* Task directions *
Starting with the line below that holds "cycling to work" and stopping after the line that holds "Soccer in America: The", transcribe the lines exactly, leaving out all pictures.

* Listed entries *
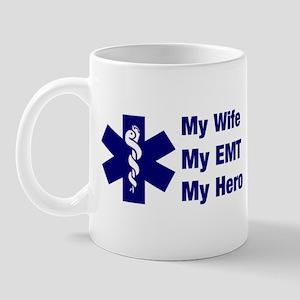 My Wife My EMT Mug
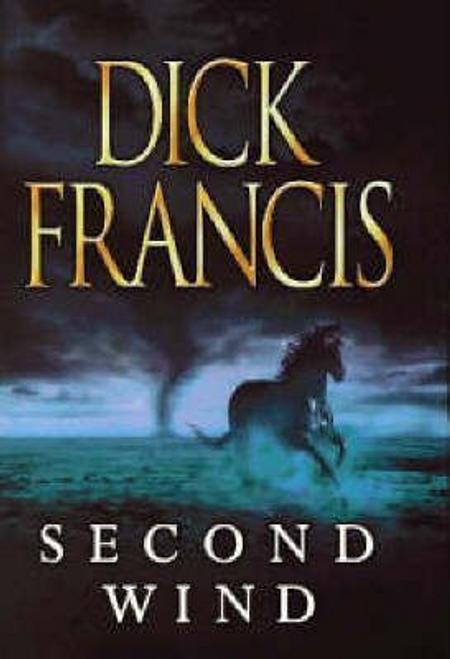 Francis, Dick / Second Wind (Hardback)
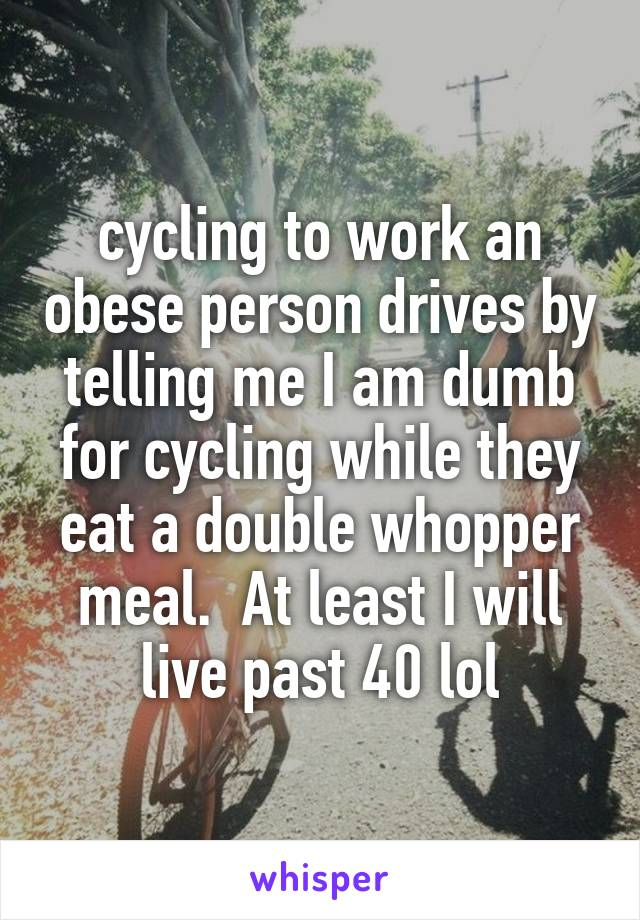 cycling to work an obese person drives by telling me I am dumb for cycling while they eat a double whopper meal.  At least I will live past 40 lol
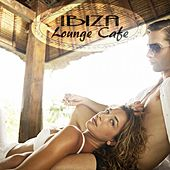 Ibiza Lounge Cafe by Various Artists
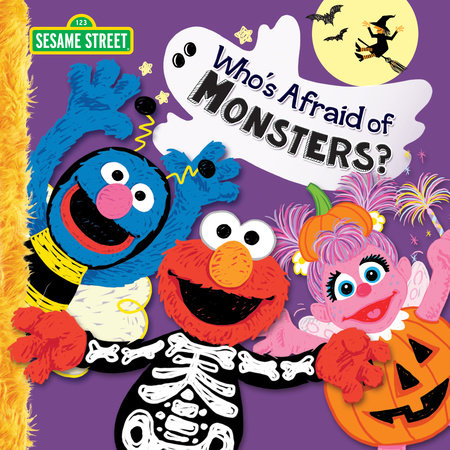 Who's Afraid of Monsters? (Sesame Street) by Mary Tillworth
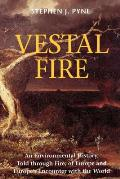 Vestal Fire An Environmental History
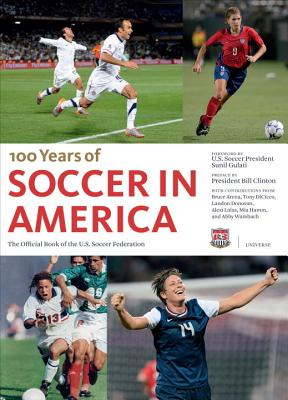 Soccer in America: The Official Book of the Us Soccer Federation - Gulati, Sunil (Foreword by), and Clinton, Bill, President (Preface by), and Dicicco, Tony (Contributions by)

--

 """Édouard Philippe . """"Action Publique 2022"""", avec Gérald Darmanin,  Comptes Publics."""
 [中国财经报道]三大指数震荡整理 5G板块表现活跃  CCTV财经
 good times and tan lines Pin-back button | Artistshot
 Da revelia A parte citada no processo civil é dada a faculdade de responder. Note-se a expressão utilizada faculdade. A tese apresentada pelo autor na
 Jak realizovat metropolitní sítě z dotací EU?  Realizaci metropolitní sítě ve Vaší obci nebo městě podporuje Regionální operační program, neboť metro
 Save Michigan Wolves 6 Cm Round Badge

* * *

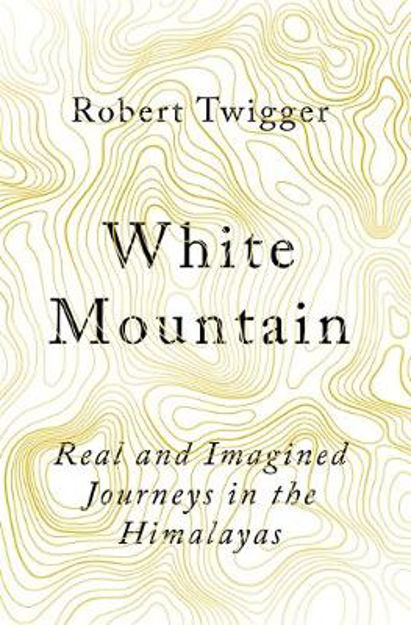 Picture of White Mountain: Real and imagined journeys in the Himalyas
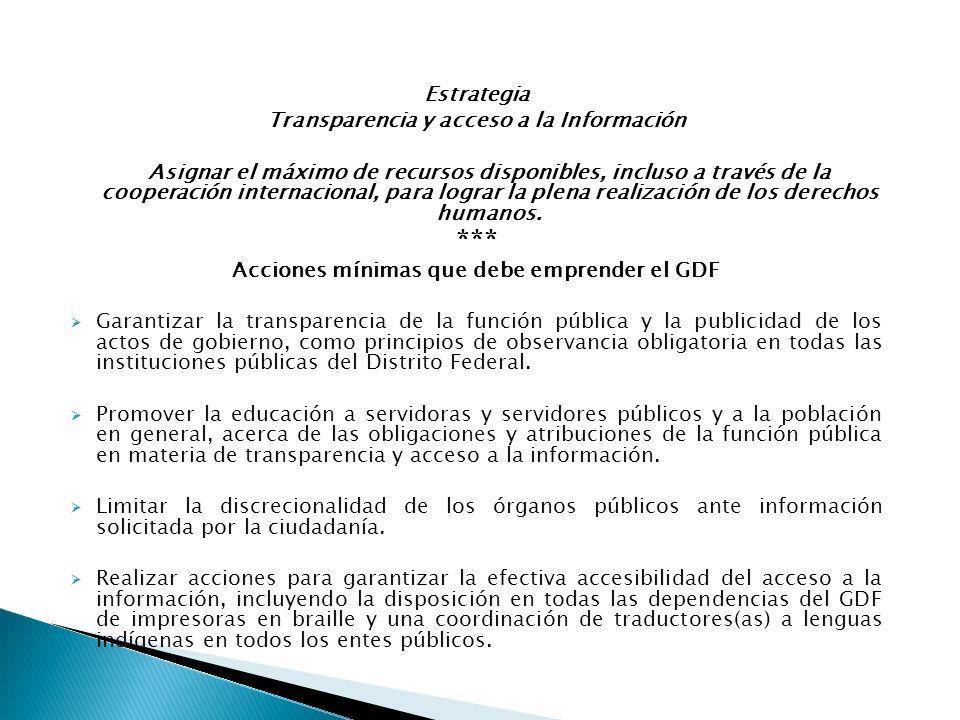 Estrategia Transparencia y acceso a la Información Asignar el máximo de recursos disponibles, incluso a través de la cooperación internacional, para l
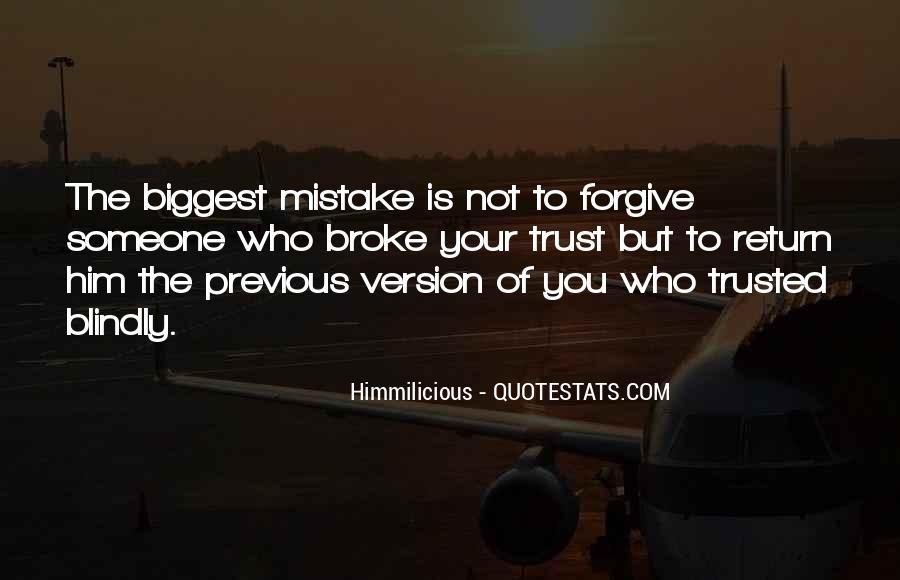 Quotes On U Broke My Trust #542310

* Response *
 cycling to work an obese person drives by telling me I am dumb for cycling while they eat a double whopper meal.  At least I will live past 40 lol
 Ibiza Lounge Cafe by Various Artists
 Who's Afraid of Monsters? (Sesame Street) by Mary Tillworth
 Vestal Fire An Environmental History
 Soccer in America: The Official Book of the Us Soccer Federation - Gulati, Sunil (Foreword by), and Clinton, Bill, President (Preface by), and Dicicco, Tony (Contributions by)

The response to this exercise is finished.